Cuidado, leitor, ao voltar esta página! Aqui dissipa-se o mundo visionário e platônico. Vamos entrar num mundo novo, terra fantástica, verdadeira ilha Baratária de D. Quixote, onde Sancho é rei (...) Quase que depois de Ariel esbarramos com Caliban. A razão é simples. É que a unidade deste livro funda-se numa binomia. Duas almas que moram nas cavernas de um cérebro pouco mais ou menos de poeta escreveram este livro, verdadeira medalha de duas faces.

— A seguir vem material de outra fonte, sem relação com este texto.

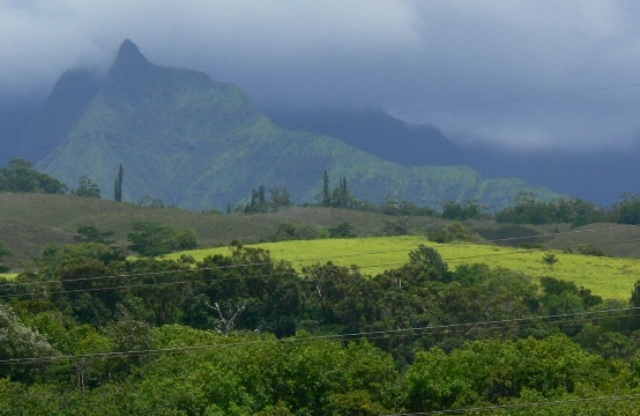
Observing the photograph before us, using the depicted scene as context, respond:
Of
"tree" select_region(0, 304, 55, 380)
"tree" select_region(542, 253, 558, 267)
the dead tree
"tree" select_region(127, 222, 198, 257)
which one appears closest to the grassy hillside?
"tree" select_region(127, 222, 198, 257)

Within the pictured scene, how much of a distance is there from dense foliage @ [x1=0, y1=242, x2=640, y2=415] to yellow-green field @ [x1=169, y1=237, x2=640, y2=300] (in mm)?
8620

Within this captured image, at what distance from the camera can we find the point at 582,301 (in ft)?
314

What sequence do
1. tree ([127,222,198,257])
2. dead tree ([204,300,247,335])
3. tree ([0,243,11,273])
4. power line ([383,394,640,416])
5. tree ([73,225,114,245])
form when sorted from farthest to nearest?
1. tree ([73,225,114,245])
2. tree ([127,222,198,257])
3. tree ([0,243,11,273])
4. dead tree ([204,300,247,335])
5. power line ([383,394,640,416])

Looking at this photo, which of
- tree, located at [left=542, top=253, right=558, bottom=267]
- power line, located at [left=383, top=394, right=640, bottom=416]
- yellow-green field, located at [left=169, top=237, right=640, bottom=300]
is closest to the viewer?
power line, located at [left=383, top=394, right=640, bottom=416]

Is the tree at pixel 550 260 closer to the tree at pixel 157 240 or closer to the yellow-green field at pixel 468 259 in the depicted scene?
the yellow-green field at pixel 468 259

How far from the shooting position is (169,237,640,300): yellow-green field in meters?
111

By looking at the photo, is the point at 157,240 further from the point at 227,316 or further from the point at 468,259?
the point at 227,316

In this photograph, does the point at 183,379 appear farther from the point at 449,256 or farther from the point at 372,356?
the point at 449,256

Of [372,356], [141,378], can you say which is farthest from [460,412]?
[141,378]

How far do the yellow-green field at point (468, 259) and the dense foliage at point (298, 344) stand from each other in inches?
339

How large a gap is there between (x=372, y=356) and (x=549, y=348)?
23.7ft

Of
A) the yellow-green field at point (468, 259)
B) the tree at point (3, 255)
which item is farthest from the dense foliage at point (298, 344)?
the tree at point (3, 255)

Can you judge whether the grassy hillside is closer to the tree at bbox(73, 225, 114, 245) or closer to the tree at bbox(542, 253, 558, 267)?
the tree at bbox(73, 225, 114, 245)

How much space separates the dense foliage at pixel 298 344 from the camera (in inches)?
2108
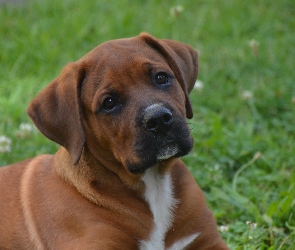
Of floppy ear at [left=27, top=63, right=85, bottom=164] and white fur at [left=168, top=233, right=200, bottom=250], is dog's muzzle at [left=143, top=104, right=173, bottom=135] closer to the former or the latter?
floppy ear at [left=27, top=63, right=85, bottom=164]

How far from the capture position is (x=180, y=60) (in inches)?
207

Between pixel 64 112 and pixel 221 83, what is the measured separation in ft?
12.7

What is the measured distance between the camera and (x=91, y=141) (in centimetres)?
496

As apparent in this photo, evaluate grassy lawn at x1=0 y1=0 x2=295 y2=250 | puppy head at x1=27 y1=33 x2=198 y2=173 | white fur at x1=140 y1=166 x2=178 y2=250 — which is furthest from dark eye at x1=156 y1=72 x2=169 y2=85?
grassy lawn at x1=0 y1=0 x2=295 y2=250

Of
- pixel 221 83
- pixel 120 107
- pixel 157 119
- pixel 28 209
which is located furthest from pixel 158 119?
pixel 221 83

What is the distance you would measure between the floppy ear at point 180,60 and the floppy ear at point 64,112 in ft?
1.92

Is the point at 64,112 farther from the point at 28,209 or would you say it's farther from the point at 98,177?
the point at 28,209

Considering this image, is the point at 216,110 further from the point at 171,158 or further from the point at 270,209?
the point at 171,158

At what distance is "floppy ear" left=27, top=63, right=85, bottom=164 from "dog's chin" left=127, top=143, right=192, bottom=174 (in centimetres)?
40

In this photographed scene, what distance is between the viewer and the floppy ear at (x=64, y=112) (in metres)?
4.84

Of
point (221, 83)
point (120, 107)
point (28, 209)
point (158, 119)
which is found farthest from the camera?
point (221, 83)

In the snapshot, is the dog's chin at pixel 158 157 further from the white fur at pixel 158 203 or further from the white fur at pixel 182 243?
the white fur at pixel 182 243

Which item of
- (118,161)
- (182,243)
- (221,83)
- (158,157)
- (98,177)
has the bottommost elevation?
(221,83)

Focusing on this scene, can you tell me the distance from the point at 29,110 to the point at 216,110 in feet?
11.1
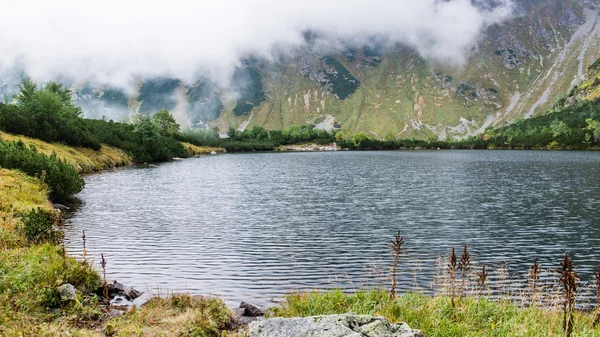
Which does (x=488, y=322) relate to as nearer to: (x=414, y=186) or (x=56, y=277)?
(x=56, y=277)

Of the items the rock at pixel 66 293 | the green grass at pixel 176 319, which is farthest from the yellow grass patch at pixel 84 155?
the green grass at pixel 176 319

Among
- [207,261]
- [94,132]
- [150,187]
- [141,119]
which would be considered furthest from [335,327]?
[141,119]

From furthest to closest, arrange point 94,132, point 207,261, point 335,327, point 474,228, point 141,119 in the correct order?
point 141,119
point 94,132
point 474,228
point 207,261
point 335,327

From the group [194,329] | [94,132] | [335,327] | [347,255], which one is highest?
[94,132]

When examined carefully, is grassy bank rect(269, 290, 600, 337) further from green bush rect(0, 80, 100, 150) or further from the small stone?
green bush rect(0, 80, 100, 150)

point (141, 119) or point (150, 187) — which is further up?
point (141, 119)

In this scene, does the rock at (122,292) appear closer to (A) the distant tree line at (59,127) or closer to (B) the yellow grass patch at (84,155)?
(B) the yellow grass patch at (84,155)

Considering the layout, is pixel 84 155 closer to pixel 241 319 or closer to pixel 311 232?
pixel 311 232

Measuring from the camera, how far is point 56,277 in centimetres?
1581

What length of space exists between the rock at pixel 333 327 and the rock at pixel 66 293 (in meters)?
7.73

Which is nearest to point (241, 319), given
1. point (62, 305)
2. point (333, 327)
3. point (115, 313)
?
point (115, 313)

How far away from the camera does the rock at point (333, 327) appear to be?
31.6 feet

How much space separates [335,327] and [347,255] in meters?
A: 19.5

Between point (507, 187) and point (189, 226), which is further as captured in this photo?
point (507, 187)
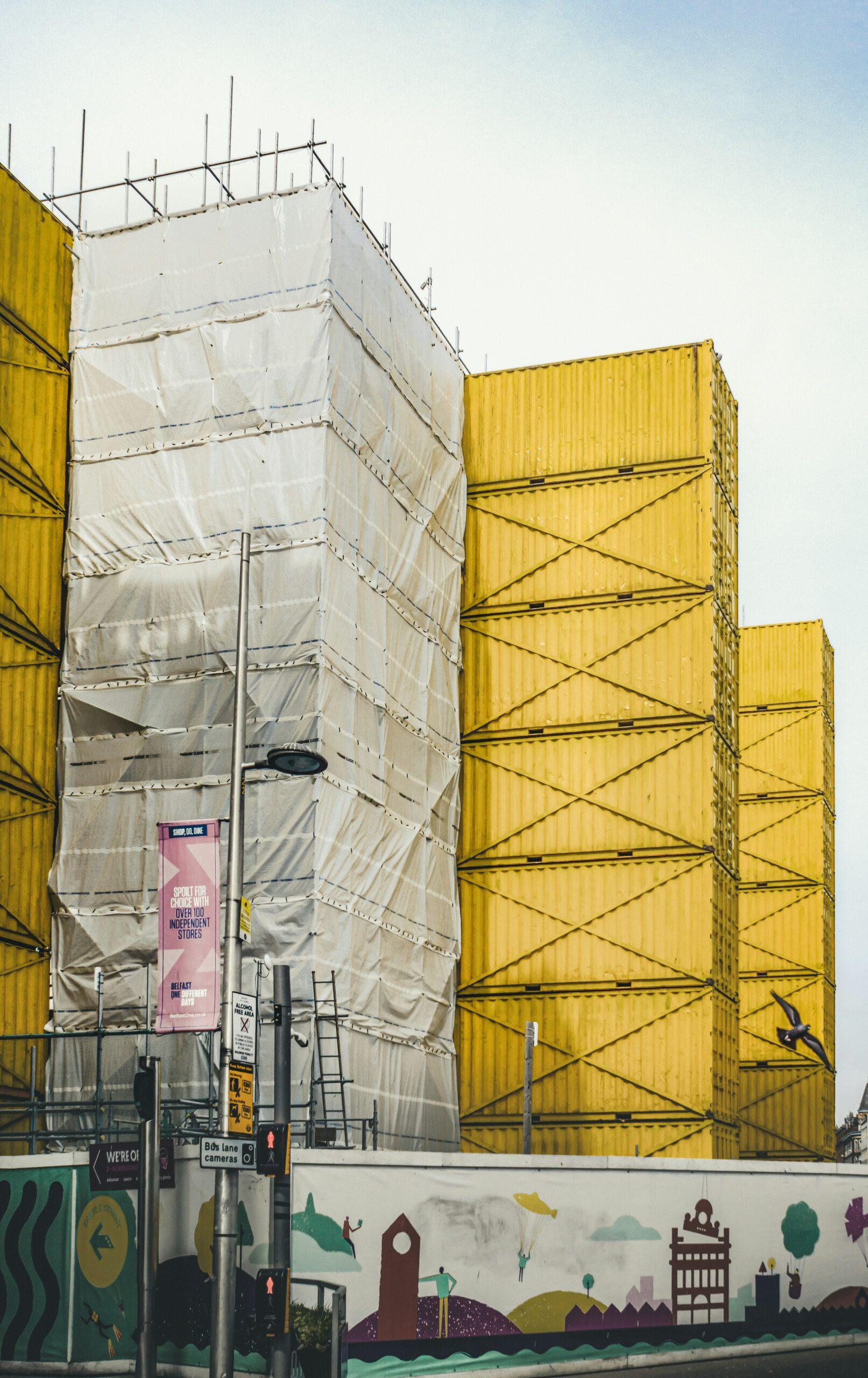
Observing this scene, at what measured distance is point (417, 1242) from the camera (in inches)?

         É a essa binomia que se deve não só o contraste entre textos como o antológico “Lembrança de morrer” e o debochado “Um cadáver de poeta”, entre o conhecido “Soneto à virgem do mar” e o destemperado e classista “É ela! É ela! É ela! É ela!”, mas também as melhores páginas de prosa de Álvares de Azevedo, que são as de Macário.
         E é a esse duplo movimento do espírito que devemos algumas das mais curiosas páginas da crítica literária de Álvares de Azevedo, como aquela em que ele censura Mendes Leal pela excessiva idealização da mulher, que justamente caracteriza tantos de seus próprios poemas; ou aquela em que o autor de Noite na Taverna escreve em defesa do "fim moralizador" do teatro e contra o gosto contemporâneo, que abusava dos "quadros de terror e abuso de mortualha".
         A crítica de Álvares de Azevedo mereceria um estudo à parte, pela sua singularidade e por ser a faceta de sua obra a respeito da qual mais divergem as críticas, já que os mesmos críticos que têm razoável coincidência de opiniões a respeito de sua lírica ou de sua prosa, consideram-na ou inteligentíssima e penetrante ou absolutamente sem interesse. Seus textos de crítica e teoria literária, de fato, são no geral de leitura cansativa, pelo acúmulo de impressões desordenadas e pela referência entusiástica a obras, temas e autores que hoje já quase não nos dizem nada. Há, porém, boas surpresas para o leitor curioso, como, por exemplo, o elogio que faz à peça do português Antonio Ferreira, a Castro, pela sobriedade e pelo respeito às regras clássicas – elogio esse que termina por propor Antonio Ferreira como modelo para os jovens escritores, pois nele haveria "todo o brilhante fascinador do romantismo e o puro da severidade arquitetônica do classicismo”.
         Mas a questão mais interessante desse belo texto de Azevedo intitulado “Literatura e cultura em Portugal” é a posição que toma frente à momentosa questão da existência ou inexistência de uma literatura genuinamente brasileira e da importância do tema, do assunto e da cor local como critérios de brasilidade. Se essa, como se sabe, tem sido uma questão delicada e polêmica mesmo em nossos dias, é fácil imaginar a importância de que se revestia em pleno romantismo, algumas décadas apenas depois da independência política.
         A posição assumida por Álvares de Azevedo é a de que, pelo menos até Gonzaga, não há porque falar em duas literaturas e acrescenta, irônico:

E demais, ignoro eu que lucro houvera – se ganha a demanda – em não querermos derramar nossa mão cheia de joias nesse cofre mais abundante da literatura pátria; por causa de Durão, não podermos chamar Camões nosso; por causa, por causa de quem?...(de Alvarenga?) nos resignarmos a dizer estrangeiro o livro de sonetos de Bocage!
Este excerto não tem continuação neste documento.